Catlin is correct that Servidone is binding as far as it applies to a particular case, and that J.J. White is required to prove that the loss was covered. Catlin is also correct that here, unlike in Luria, coverage for the underlying claim is disputed, and that this may place an additional burden on J.J. White. However, on the narrow question of whether the burden to prove coverage includes a burden to prove actual liability in the underlying action, Catlin is incorrect that Servidone dictates the answer in its favor.

Servidone did not address the issue of whether an insured must prove actual liability in the underlying suit. Indeed, the coverage dispute in Servidone did not turn on the merits of the underlying suit. Rather, in Servidone, the claimant, the United States, brought claims for common law and contractual indemnity, only the first of which would be covered under the policy. 488 N.Y.S.2d 139, 477 N.E.2d at 442. The post-settlement coverage dispute turned on which of those claims—common law or contractual indemnity—was the "actual basis" for the settlement. Id. at 424, 488 N.Y.S.2d 139, 477 N.E.2d 441. Liability was therefore not in dispute—only the basis for liability. Similarly, in K2, the dispute as to coverage turned on whether the insured was acting for a "business enterprise" when he committed the alleged wrong, a fact that could be shown independently of the insured's liability on the underlying claim. 22 N.Y.3d 578, 983 N.Y.S.2d 761, 6 N.E.3d 1117. In short, although Servidone requires the insured to show that the "basis" for its liability would be covered, it did not require the insured to prove that that it was, in fact, liable in the underlying suit.

Moreover, Servidone reaffirmed that "an insurer cannot by virtue of its own breach [of the duty to defend] escape liability for the reasonable settlement of a covered risk." 488 N.Y.S.2d 139, 477 N.E.2d at 444. By requiring only that the settlement be "reasonable," Servidone suggests that actual liability is not required, only a sufficient likelihood of liability to justify the settlement.

And finally, every court to have considered Luria and Servidone together has concluded that Luria "is not inconsistent with Servidone." Md. Cas. Co., 1996 WL 109068, at *7 ; Uniroyal, 707 F. Supp. at 1379 (" Servidone...required only that the claim settled by the insured be a ‘covered loss’ under the policy, and not that the insured independently prove the truth of the underlying claim."); Morgan Stanley Grp., Inc. v. New England Ins. Co., 36 F. Supp. 2d 605, 608 (S.D.N.Y. 1999) (" Servidone and Luria can, and should, be read together to establish the standard of proof for a settling insured."), vacated in part on other grounds, 225 F.3d 270 (2d Cir. 2000).

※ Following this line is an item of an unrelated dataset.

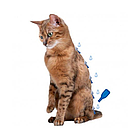Капли от блох и клещей Beaphar IMMO Shield для котов и котят (цена за упаковку 3 шт), фото 3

Accordingly, in order to obtain indemnification, I conclude that J.J. White is not required to prove that it was actually liable to Gans' estate in the underlying litigation. That is, J.J. White need not prove that exposure to BTEX actually caused Gans' leukemia. Because the portion of one sentence of my Previous Opinion cited by J.J. White suggested otherwise, I will grant J.J. White's Motion for Clarification or Reconsideration, and strike that portion of that sentence.

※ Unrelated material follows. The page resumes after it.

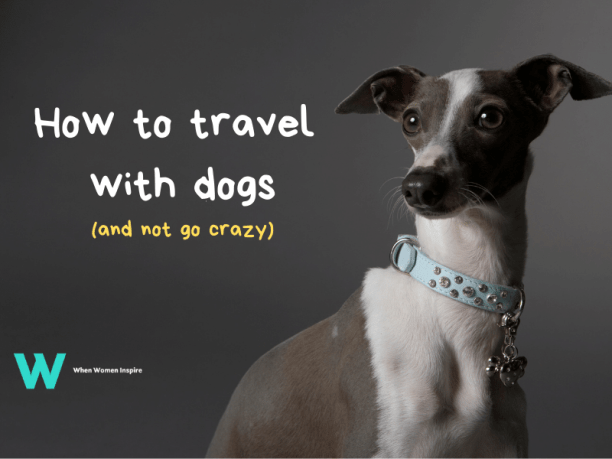 How to travel with dogs easier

B. Question 2: Because J.J. White Need Not Prove Actual Liability in the Underlying Lawsuit, What Must It Prove to Establish Policy Coverage?

As explained above, J.J. White is not required to prove that chemical exposures caused Gans' death, or actual liability to Gans' estate in the underlying suit. But that still leaves unanswered the question of what J.J. White does have to prove to establish coverage for the settlement with Gans' estate.

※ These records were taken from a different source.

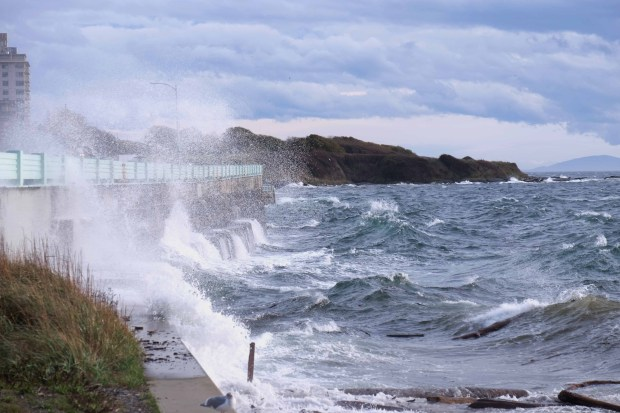 Waves captured just east of the Ogden Pt breakwater.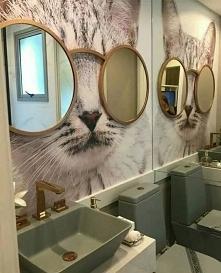 #toaleta#wnętrze#kot#mieszkanie#toilet#dom#łazienka#pomysł#inspiracja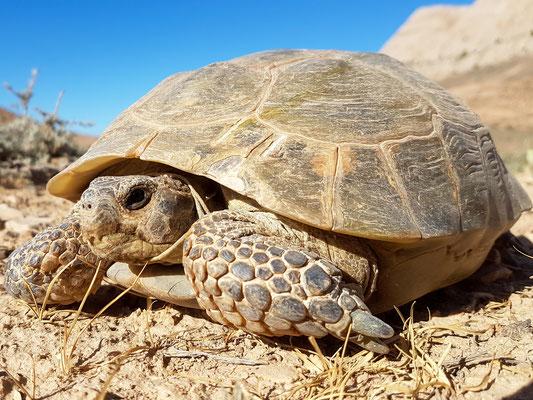 Russian tortoise ,estudo horsfieldii . Golestan, Iran, may 2017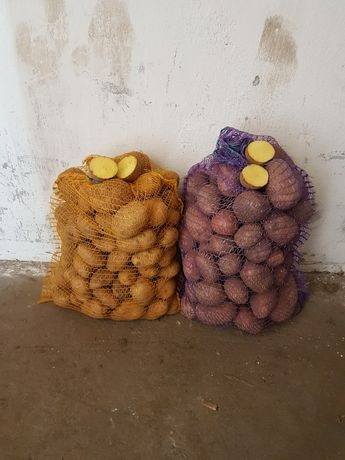 Ziemniaki Tajfun Owacja Bellaroza Denar Jelly transport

Luria, and the cases discussed above that follow it, require only that the settlement be "reasonable in view of the size of possible recovery and degree of probability of claimant's success against the insured." 780 F.2d at 1091. But as J.J. White concedes, that cannot be the only fact that it must prove here, because this case differs from Luria in one important way: In Luria, any finding of liability in the underlying suit would have been covered. See, e.g., id. at 1090–91. The only ground on which the insurer in Luria challenged coverage was that the insured was not actually liable in the underlying case.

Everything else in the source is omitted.